◆ **ACTIONS TO TAKE**
1 > In the Via Rail luggage thread below, what weight limit does Via set for the one personal carry-on article?
2 > From the Via Rail luggage thread below, reproduce the passage starting with "# Via Rail and" and going on through "6 x 13 in.)".
3 > List every question the poster asks in the Via Rail luggage thread below.

◆ **EXCERPTED TEXT**
# Via Rail and luggage restrictions



## willem (Sep 10, 2016)

Via's web site gave me the following luggage restrictions.



> BAGGAGE ALLOWANCE (VIA)
> Carry-on baggage
> One (1) personal article of up to 11.5 kg (25 lb.) / 43 x 15 x 33 cm (17 x 6 x 13 in.)
> 
> ...


How strict is Via on the dimensions? Are rigid sizing boxes used to determine if an object is oversize?

The pay-per-item fees listed address weight but not size. Are oversize items allowed at all?

In case it matters, I would be taking the Maple Leaf to Toronto and the bus from Toronto to Dearborn, and I'm concerned about the size of the small articles (21.5 x 15.5 x 9 inch). My current luggage is 23 x 15 x 10, and most "carry-on" luggage that I see advertised is nominally 22 inches with a linear dimension (L+W+D) of 45 inches. Strictly speaking, neither my current luggage nor the normal 22 inch carry-on size would meet VIA specifications for small articles.

◆ **GIVEN INFORMATION**
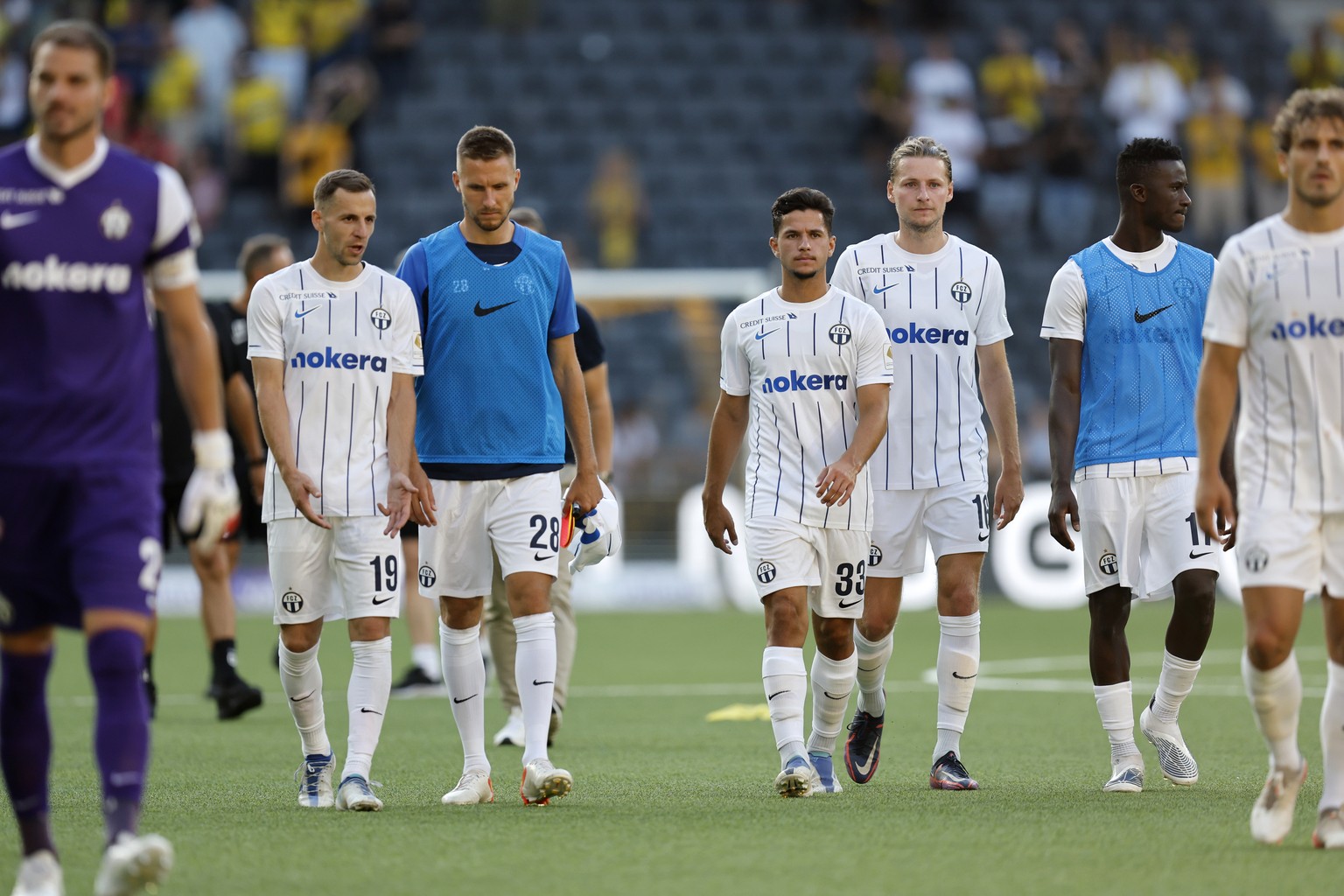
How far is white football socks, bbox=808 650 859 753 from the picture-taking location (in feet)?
23.1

◆ **SOLUTION SET**
1 > Up to 11.5 kg (25 lb.).

2 >
# Via Rail and luggage restrictions



## willem (Sep 10, 2016)

Via's web site gave me the following luggage restrictions.



> BAGGAGE ALLOWANCE (VIA)
> Carry-on baggage
> One (1) personal article of up to 11.5 kg (25 lb.) / 43 x 15 x 33 cm (17 x 6 x 13 in.)

3 >
- How strict is Via on the dimensions?
- Are rigid sizing boxes used to determine if an object is oversize?
- Are oversize items allowed at all?